Ela não tinha mais forças, mas também não queria que eu a ajudasse. Segurou as correntes do baloiço e com os pés começou a empurrar o chão, esticando as pernas o máximo que conseguia. Ganhou balanço. Apesar do suave baloiçar, o sol quente aquecia o baloiço metálico, que por sua vez lhe aquecia o cansado corpo. Decidiu então tirar o gorro, depois a gola e as luvas, e por fim o casaco. Sentiu-se mais confortável. Corri. Aproximei-me e peguei nas peças de roupa. Ela olhou para mim e com os olhos pediu-me veementemente que simplesmente aceitasse. Baixei a cabeça como sinal de alguma aceitação, mas ela sabia que eu ainda não tinha perdido a esperança. O seu rosto mudou. Nele agora eu via algum conforto, e até algum contentamento, em meio à aflição. Talvez fosse mesmo a hora de deixá-la ir.

  1. Outono

O vento retornou. Ela fechou os olhos e aproveitou a brisa. As árvores, as flores, e a relva começaram a dançar. Iniciou-se uma chuva de folhas que, secas, uma a uma, se desprendiam dos galhos e bailavam no ar até se arrastarem pelo chão.
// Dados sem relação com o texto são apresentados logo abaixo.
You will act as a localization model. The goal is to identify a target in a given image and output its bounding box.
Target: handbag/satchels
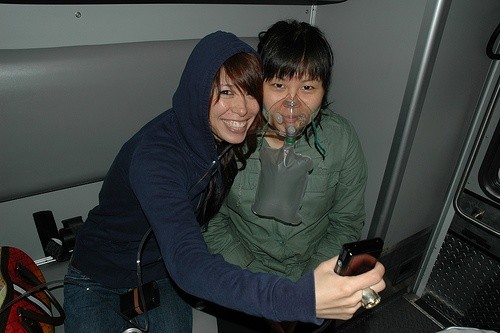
[0,245,65,333]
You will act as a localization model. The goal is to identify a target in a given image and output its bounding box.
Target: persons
[63,30,386,333]
[200,20,368,333]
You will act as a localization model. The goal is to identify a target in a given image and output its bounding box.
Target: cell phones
[333,237,384,277]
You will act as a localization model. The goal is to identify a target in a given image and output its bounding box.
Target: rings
[361,288,381,310]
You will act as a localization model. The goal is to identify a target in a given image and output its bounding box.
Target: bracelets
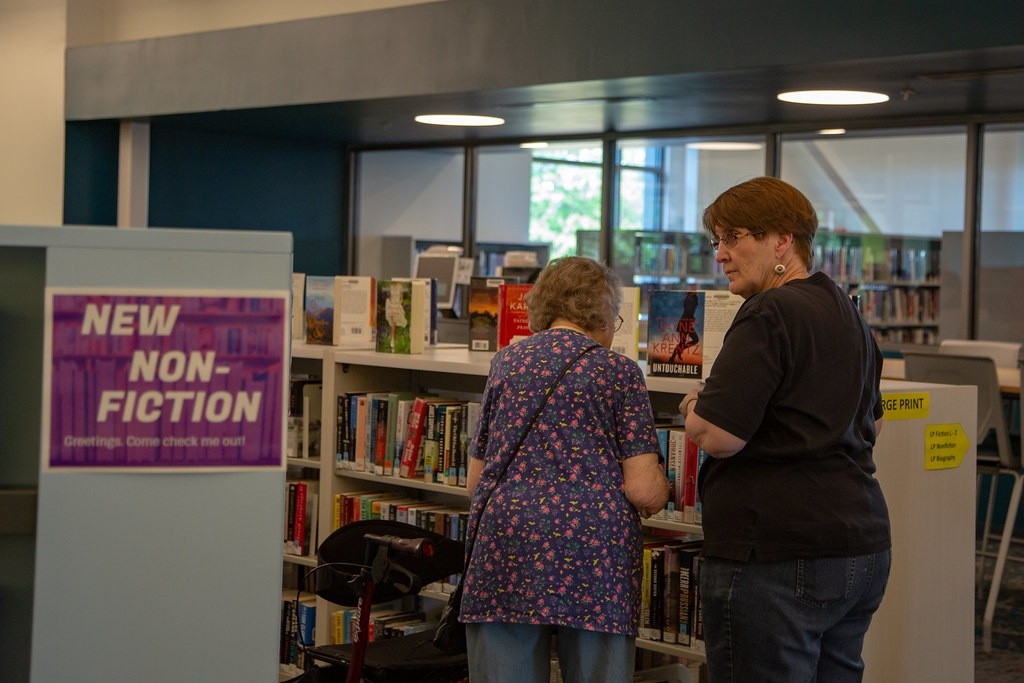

O som do vento fundia-se com o distante som das ondas do mar. Médicos, enfermeiros, auxiliares, pacientes, familiares e amigos regressaram ao hospital.

No parque ainda estávamos acompanhados pelos pais de algumas meninas. O baloiçar deixou de ser suave. O vento impulsionara-a. Os seus cabelos esvoaçavam. Os húmidos pés arrepiavam-lhe o corpo. De olhos fechados, como exímia profissional do baloiço, retirou os totós que prendiam o cabelo, descalçou as botas, tirou as pulseiras, os brincos, ¡as joias! Estava sem ornamentos. Mais uma vez corri na sua direção. Pedi-lhe que ficasse, mas desta vez nem se limitou a olhar-me. Percebi que queria desfrutar do momento. O seu corpo estava cada vez mais leve. Covinhas formaram-se na sua cara. ¿Estaria feliz? ¿Era o momento de a deixar ir ou ainda havia esperança?

  1. Inverno

A temperatura diminuiu. Apareceram nuvens carregadas que tornaram o dia mais escuro e cinzento. As árvores tremiam por causa da sua súbita nudez. Gotas de chuva vieram ao nosso encontro. Rapidamente essas gotas se transformaram em grossos pingos. Os pais levaram as meninas para casa. Ficámos sós.

Molhámo-nos. Do chão subia o cheiro a terra lamacenta. Saboreou a chuva. Imitei-lhe. Era insípida. Ela continuava a baloiçar. O som da chuva abafava todos os outros sons – o som do sol, o som do mar, o som das aves, o som da vegetação, o som dos humanos, o som dos cérebros pensantes, mas não o som do coração. Uma lágrima escorreu-lhe pela face. De sorriso ponta a ponta, baloiçava mais forte do que nunca, como se fosse a última vez. Há muito que já não a via mais que animada. Há muito que já não a via feliz. Gritei-lhe: ¡Estou pronto! Perdi a esperança…

De repente, não via nada, não ouvia nada, não sentia nada. Bloqueei. A alma, ou espírito, tinha-se desprendido do seu corpo doente. Tal como queria, estava completamente livre de tudo. ¿Será esse o preço a pagar pela liberdade? Acabou o seu sofrimento. E eu fui o carrasco que a levou ao matadouro. E eu fui o insensível que assistiu a tudo em primeira mão. E eu fui o infeliz que perdeu a mãe !Mas os homens não choram! Não chorei. Foi a chuva que me molhou o rosto. Foi a estátua que me abraçou.